BarCampRDU is expected to draw 150 technology afficionados from across the Triangle and the country to meeting rooms at Red Hat, a Raleigh software company.
An unconference is based on the idea that the best parts of conferences are the discussions in the hallways and over meals -- not the planned sessions. BarCamp will begin today with a blank, wall-sized paper agenda that participants fill in with sessions they want to lead. Some will come with ideas in mind, others might be inspired during the day.
"It's going to be a day where people sort of geek out and learn and teach," said Fred Stutzman, a UNC-Chapel Hill graduate student and the organizer of the event. Online brainstorming so far (at barcamp.org/BarCampRDU) includes sessions on juggling, programming protocols and making most of social networking sites such as MySpace.com.
Some of the Triangle's best-known technoscenti plan to attend, including IBM engineer Sam Ruby; Andy Hunt, author of "The Pragmatic Programmer" and Dave Johnson, developer of blogging software Roller Weblogger. Registration is full, with dozens of people on the waiting list.
The workshop's name could cause some confusion, Stutzman acknowledged. Computer programmers frequently name variables Bar and Foo, and BarCamp's name is a play on a famous unconference, Foo Camp.
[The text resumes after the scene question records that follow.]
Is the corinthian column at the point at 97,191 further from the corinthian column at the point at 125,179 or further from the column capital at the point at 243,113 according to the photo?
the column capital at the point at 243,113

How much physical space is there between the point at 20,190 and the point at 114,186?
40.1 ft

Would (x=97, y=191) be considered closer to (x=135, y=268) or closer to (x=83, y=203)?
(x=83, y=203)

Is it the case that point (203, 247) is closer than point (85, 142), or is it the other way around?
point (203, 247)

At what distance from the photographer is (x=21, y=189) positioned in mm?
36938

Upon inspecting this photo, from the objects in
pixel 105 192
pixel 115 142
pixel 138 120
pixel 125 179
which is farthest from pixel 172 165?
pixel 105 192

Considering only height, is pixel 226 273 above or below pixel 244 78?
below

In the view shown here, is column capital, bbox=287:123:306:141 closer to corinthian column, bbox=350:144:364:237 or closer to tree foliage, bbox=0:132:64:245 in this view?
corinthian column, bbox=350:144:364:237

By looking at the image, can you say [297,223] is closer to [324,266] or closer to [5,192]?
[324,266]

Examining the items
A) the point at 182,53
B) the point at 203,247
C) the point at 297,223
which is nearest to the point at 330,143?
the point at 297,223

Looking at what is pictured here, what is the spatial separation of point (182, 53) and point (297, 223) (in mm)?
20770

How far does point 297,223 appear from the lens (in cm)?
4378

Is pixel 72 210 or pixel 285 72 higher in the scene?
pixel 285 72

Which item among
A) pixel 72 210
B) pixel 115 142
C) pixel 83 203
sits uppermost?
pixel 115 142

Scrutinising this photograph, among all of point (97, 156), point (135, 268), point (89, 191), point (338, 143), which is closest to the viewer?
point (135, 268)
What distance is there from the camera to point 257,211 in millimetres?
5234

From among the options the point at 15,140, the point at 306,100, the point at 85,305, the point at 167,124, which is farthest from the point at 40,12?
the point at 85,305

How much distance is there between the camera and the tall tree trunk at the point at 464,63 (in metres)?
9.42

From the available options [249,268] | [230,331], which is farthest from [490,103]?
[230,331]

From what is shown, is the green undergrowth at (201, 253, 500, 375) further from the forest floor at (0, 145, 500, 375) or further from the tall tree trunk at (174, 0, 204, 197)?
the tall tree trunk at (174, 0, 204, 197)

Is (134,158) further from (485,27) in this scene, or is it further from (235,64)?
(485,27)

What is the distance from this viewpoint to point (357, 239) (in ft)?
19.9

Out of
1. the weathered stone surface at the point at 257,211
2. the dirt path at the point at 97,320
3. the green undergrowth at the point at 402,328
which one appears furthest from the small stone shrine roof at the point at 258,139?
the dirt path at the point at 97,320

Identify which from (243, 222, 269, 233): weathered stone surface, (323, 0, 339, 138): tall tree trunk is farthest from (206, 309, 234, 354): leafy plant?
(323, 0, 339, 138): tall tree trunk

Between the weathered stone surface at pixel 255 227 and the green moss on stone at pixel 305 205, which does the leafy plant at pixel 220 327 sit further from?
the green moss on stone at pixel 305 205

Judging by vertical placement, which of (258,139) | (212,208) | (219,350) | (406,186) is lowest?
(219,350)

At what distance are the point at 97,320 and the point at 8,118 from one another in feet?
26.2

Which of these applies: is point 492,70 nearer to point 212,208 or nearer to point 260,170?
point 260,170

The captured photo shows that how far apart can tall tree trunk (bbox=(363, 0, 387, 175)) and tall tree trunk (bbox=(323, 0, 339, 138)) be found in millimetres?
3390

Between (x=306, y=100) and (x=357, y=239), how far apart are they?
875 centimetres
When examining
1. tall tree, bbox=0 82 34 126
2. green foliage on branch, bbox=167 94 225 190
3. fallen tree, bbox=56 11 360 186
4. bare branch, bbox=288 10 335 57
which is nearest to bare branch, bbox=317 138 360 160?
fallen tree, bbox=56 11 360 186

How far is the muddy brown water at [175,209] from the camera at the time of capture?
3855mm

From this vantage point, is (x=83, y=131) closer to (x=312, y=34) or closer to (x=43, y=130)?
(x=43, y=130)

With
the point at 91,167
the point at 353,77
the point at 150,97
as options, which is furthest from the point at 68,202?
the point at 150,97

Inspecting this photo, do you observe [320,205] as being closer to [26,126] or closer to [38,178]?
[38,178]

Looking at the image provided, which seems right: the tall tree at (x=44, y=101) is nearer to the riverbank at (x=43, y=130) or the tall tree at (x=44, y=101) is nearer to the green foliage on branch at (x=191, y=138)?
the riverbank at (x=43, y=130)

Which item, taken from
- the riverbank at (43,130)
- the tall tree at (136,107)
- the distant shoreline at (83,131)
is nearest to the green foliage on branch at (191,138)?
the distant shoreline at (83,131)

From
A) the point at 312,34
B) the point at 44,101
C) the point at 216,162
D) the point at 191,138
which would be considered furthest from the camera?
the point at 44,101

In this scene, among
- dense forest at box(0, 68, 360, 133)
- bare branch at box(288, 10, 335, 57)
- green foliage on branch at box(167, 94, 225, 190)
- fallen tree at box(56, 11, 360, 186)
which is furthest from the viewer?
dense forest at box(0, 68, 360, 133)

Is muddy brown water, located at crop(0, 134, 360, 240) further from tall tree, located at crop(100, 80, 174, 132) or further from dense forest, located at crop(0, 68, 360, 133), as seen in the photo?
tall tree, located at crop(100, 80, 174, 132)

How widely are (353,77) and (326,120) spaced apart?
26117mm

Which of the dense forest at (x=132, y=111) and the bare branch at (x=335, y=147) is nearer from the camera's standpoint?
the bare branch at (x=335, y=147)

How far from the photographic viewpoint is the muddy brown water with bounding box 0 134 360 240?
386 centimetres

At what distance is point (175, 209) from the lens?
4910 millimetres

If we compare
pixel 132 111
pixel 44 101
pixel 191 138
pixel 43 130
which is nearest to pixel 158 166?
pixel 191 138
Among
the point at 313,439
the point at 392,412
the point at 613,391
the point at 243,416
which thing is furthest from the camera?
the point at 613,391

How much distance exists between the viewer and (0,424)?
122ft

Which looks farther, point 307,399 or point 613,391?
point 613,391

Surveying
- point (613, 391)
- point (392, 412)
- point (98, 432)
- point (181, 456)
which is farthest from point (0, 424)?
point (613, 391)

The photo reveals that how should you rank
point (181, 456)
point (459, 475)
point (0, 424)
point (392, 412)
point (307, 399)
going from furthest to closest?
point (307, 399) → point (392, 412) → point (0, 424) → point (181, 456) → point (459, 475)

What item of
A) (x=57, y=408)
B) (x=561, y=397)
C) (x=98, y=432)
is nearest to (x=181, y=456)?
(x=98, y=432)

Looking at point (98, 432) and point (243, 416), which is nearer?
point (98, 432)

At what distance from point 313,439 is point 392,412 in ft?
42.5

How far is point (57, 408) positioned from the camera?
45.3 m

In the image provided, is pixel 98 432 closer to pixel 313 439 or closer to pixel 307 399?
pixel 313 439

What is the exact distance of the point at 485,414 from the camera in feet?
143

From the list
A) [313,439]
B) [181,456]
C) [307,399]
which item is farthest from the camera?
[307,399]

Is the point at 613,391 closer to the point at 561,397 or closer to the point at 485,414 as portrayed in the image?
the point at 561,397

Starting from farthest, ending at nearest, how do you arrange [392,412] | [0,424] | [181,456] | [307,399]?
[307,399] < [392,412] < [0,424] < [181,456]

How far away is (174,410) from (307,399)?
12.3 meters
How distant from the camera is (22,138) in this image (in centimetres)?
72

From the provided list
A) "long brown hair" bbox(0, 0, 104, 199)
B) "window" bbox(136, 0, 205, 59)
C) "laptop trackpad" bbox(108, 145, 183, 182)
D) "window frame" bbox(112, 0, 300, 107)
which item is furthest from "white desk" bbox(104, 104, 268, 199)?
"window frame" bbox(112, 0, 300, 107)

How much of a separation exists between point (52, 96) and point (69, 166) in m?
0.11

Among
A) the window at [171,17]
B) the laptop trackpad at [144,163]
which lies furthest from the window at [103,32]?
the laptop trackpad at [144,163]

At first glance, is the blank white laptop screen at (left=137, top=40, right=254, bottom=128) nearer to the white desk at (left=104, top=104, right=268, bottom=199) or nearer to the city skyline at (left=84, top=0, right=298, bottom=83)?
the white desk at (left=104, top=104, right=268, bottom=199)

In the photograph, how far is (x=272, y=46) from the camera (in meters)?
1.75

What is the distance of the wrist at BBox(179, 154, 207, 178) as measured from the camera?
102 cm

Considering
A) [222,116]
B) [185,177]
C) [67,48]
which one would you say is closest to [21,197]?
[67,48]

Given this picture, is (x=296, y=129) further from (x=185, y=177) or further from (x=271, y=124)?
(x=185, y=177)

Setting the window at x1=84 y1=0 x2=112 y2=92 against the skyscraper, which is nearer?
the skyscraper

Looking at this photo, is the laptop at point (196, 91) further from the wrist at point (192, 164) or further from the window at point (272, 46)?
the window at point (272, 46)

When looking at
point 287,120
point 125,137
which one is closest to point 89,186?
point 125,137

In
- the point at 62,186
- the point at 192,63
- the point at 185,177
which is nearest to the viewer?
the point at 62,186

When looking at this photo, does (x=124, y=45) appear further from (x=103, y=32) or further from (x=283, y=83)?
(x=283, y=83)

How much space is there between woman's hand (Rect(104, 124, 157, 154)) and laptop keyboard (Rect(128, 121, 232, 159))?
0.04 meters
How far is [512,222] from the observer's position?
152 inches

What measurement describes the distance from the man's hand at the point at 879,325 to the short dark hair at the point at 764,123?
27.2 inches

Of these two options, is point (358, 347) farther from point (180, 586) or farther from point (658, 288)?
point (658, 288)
"Everybody thinks since it's BarCamp, we're going to be drinking a lot," he said. "We may be rowdy, but it's a tech conference. We're not bar-hopping."
The first BarCamp was held in August in Palo Alto, Calif., and since then, they have sprung up around the world. There had been at least 42 BarCamps through the end of June, with about a dozen abroad and five on the East Coast.
Stutzman went to the first two Foo Camps representing ibiblio, a digital archive project at the University of North Carolina at Chapel Hill, and he has attended several unconferences since then.
"This is a new phenomenon," he said.